A line from one of my favorite songs is, "I know I'm filled to be emptied again. The seed I've received I will sow." Right now I feel as if I have been filled with hope and this is a good (possibly one of the best) seasons of our lives. I have to share God's goodness with you, because I know that I will be emptied again. It is inevitable. Life is made up of good and hard seasons. I have learned that God will be with me no matter what season of life I will go through.
I believe with all of my heart that our little baby is in Heaven right now. I believe in the promise that we will get to meet her one day. I always have felt in my heart that it was a girl. In every dream I've had about our baby she was a girl. Although we never got to hold our baby or really even give her a name we loved her so much. As much as I wish we could have known her I know that she is in a far better place. I imagine my grandmother rocking her and telling her stories about what her mommy was like when she was a little girl. In many ways I am so thankful that she didn't have to know this evil world. There are times when I still grieve the loss of her, but even if I could I wouldn't go back and change a single thing. God has been given honor through our loss. Our marriage has become stronger. I have been able to comfort friends who have lost a baby. I have been even able to relate in some ways with friends struggling with infertility.
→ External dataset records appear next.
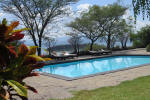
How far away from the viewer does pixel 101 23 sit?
18953 millimetres

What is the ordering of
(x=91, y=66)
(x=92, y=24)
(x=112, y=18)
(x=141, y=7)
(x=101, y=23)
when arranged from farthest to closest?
(x=112, y=18) < (x=101, y=23) < (x=92, y=24) < (x=91, y=66) < (x=141, y=7)

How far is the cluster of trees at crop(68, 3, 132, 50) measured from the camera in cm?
1853

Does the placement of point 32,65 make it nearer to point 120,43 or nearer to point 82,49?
point 82,49

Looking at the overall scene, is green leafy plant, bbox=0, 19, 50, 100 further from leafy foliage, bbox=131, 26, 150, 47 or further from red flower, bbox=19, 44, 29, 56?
leafy foliage, bbox=131, 26, 150, 47

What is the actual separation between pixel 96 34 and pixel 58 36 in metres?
4.69

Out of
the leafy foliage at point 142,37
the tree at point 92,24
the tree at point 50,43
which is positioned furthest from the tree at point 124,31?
the tree at point 50,43

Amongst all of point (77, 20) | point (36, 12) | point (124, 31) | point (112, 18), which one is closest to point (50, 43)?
point (36, 12)

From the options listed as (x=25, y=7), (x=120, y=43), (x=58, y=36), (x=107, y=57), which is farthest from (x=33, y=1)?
(x=120, y=43)

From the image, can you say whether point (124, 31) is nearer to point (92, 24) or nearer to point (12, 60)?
point (92, 24)

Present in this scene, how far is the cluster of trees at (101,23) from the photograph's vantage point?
730 inches

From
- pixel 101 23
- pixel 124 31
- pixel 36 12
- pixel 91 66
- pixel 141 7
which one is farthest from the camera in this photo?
pixel 124 31

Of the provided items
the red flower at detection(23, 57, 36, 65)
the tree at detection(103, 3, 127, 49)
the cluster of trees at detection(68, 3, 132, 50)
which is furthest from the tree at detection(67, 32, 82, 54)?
the red flower at detection(23, 57, 36, 65)

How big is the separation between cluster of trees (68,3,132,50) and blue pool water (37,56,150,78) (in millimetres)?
4702

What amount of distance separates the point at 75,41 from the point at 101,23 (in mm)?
3655
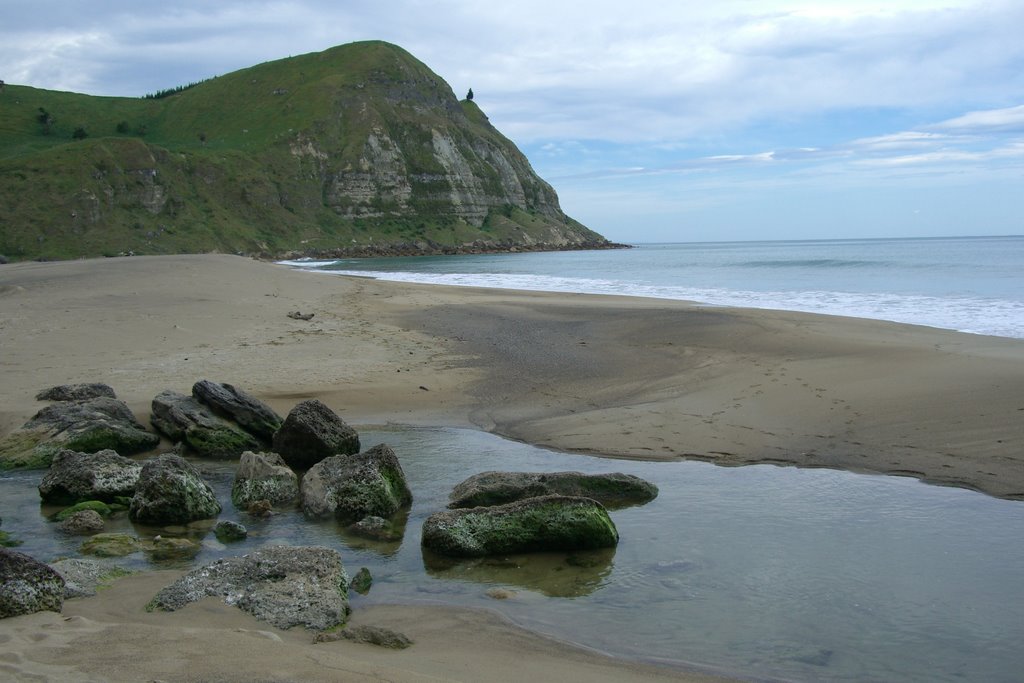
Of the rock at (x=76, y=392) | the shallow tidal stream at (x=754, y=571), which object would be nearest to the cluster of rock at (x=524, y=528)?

Also importantly, if we had not lost our sweet baby we wouldn't have Juliette. I know that God is still working through our story.
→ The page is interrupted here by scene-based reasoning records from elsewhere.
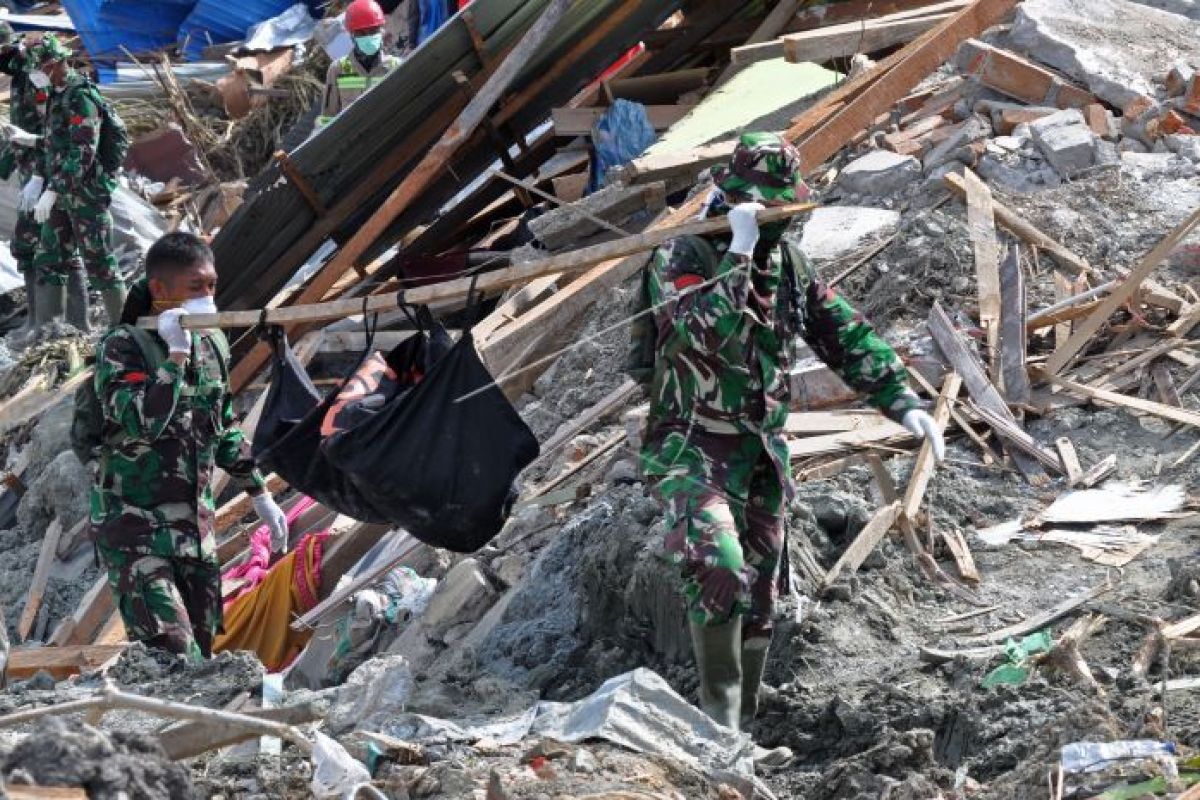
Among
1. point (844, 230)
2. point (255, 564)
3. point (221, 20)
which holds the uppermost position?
point (844, 230)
A few weeks ago I went to my doctor's appointment to check on our baby. The doctor told me that I had reached a new viability point in my pregnancy (which means if I had a premature delivery that our baby's viability statistics had risen). The doctor then proceeded to tell me that our baby would be considered full term and perfectly healthy for a perfect delivery on May 8th. When he said the date "May 8th" it took me a few seconds to process the information and then I almost hit the floor. May 8th last year was no doubt one of the worst days of my entire life, but this year on May 8th I have a perfectly healthy baby girl that I will get to meet any day now. I don't think God lets things happen by coincidence. I think that was just a way of Him wrapping His arms around me and letting me know that He loves me. As I write this I am sitting in my daughter's nursery in her rocking chair. I am amazed at this journey that God has brought us through. He sure does have perfect timing.
Feel free to share my story with anyone whom you may feel it could encourage.